The Deaf Bandits.

The guy with the ski mask was obviously the leader. The three men wearing ladies' nylons blocked all the exits and dealt with the crowd. Not once, for the entire five minute robbery, did any of them say one word.

If you look at the video tape footage on the news, you'll see me next to the old fat broad (fat old broad?) on the left there. When they told everyone to get on their knees - one of them played this little boombox recording with some anonymous voice saying, "This is a robbery, please get on your knees with your head facing the floor" - she complained and said she had bad knees or something. That's why she's on her fat ass while the rest of us are busting ours, looking like we're praying to Allah or some shit.

So, anyway, while the guy in the ski mask holding the pillow case dealt with the bank tellers, the rest of those assfucks walked around with their own bags, like they were playing some fucked up game of Trick or Treat or something. Oh yeah, they got my wallet, and then when they turned around I gave 'em the finger!

You could tell right away something was different here, though. Not only did they not say anything, but they kept flashing each other signs. Not like gang members, though.

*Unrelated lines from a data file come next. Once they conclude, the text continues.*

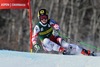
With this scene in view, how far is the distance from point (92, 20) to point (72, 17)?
870 mm

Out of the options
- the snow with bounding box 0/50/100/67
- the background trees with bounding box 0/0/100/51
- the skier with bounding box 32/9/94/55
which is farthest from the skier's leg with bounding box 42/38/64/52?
the background trees with bounding box 0/0/100/51

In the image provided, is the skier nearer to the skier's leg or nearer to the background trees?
the skier's leg

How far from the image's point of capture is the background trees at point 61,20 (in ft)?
56.0

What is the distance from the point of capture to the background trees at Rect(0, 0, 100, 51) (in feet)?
56.0

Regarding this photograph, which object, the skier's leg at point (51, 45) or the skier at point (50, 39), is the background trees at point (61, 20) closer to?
the skier at point (50, 39)

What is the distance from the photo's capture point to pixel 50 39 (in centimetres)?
739

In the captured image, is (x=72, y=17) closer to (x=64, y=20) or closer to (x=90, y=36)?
(x=64, y=20)

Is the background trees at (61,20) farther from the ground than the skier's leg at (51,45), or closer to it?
closer to it

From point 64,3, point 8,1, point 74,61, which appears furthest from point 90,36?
point 74,61

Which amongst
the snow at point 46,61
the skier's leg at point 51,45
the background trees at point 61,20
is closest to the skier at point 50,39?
the skier's leg at point 51,45

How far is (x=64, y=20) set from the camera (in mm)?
17844

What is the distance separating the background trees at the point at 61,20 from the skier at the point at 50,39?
9236mm

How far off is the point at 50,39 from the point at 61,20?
1046 cm

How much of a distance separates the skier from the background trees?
924cm
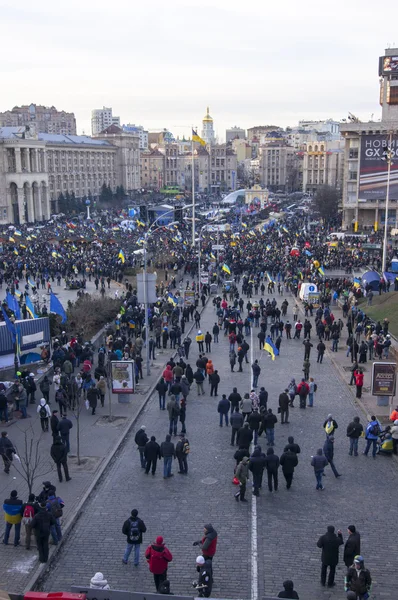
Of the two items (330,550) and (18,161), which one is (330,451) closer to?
(330,550)

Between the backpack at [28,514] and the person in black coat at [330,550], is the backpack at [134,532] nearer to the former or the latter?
the backpack at [28,514]

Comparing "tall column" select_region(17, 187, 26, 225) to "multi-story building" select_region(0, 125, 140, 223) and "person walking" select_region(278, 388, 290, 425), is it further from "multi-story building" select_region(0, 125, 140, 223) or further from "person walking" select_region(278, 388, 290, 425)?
"person walking" select_region(278, 388, 290, 425)

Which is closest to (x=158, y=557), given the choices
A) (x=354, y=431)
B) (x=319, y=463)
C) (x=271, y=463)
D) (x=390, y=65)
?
(x=271, y=463)

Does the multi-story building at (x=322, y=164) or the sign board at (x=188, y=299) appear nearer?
the sign board at (x=188, y=299)

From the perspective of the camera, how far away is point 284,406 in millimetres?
16703

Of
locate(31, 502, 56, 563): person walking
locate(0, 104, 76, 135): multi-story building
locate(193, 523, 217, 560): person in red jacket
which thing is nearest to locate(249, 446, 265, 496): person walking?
locate(193, 523, 217, 560): person in red jacket

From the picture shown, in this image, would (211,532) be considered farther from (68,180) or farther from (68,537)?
(68,180)

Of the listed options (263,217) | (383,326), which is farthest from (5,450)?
(263,217)

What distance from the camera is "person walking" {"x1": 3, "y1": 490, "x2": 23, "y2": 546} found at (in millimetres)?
10836

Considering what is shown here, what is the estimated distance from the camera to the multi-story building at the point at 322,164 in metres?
140

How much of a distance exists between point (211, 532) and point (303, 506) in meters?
3.18

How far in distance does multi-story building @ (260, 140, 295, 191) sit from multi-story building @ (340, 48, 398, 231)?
93605mm

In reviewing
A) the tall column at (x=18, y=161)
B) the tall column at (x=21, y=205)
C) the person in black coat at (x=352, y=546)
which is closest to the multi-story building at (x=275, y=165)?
the tall column at (x=18, y=161)

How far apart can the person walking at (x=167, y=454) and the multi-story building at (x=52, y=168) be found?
3012 inches
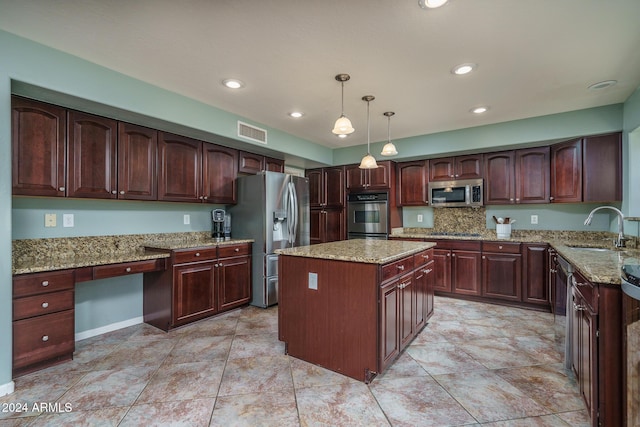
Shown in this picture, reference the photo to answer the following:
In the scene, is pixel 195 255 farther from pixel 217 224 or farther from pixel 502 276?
pixel 502 276

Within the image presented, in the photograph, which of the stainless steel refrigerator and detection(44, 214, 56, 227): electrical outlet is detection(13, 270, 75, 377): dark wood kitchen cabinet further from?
the stainless steel refrigerator

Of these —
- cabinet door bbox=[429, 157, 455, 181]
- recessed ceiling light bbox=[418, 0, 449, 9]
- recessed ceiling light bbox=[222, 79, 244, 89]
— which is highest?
recessed ceiling light bbox=[222, 79, 244, 89]

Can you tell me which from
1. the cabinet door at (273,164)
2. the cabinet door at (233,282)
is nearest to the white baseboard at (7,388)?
the cabinet door at (233,282)

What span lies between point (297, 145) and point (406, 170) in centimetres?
180

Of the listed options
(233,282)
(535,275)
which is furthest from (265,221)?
(535,275)

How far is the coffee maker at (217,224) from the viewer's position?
3.80 meters

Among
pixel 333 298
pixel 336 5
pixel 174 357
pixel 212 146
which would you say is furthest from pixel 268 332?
pixel 336 5

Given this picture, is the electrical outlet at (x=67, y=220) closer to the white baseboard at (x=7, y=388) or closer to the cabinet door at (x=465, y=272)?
the white baseboard at (x=7, y=388)

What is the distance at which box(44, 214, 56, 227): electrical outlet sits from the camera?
267 cm

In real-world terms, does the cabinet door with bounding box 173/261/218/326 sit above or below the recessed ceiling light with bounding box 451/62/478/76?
below

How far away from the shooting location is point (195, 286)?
126 inches

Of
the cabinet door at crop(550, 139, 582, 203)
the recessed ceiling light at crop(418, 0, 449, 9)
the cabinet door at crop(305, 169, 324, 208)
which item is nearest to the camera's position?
the recessed ceiling light at crop(418, 0, 449, 9)

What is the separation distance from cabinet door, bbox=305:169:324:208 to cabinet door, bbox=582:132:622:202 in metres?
3.62

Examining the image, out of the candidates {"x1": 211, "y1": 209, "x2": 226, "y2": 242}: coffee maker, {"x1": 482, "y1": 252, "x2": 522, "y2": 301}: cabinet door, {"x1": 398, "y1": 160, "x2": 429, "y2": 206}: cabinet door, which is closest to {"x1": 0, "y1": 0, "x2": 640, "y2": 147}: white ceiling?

More like they were all deaf or something. I guess that's what the note said anyway. "Give us all your money. We're deaf," or something like that. Of course, the tellers obliged, we all gave our wallets, and it was over like that.

Or, it should've been anyway. One guy wisened up more than the rest of us. He knew right away that they were speaking in sign language, so he kept relaying the information to the rest of us. You know, what they were saying and all that. I really don't think they were deaf though, because they shot that guy square between the eyes. Well, maybe not that dead on, but in the face for sure.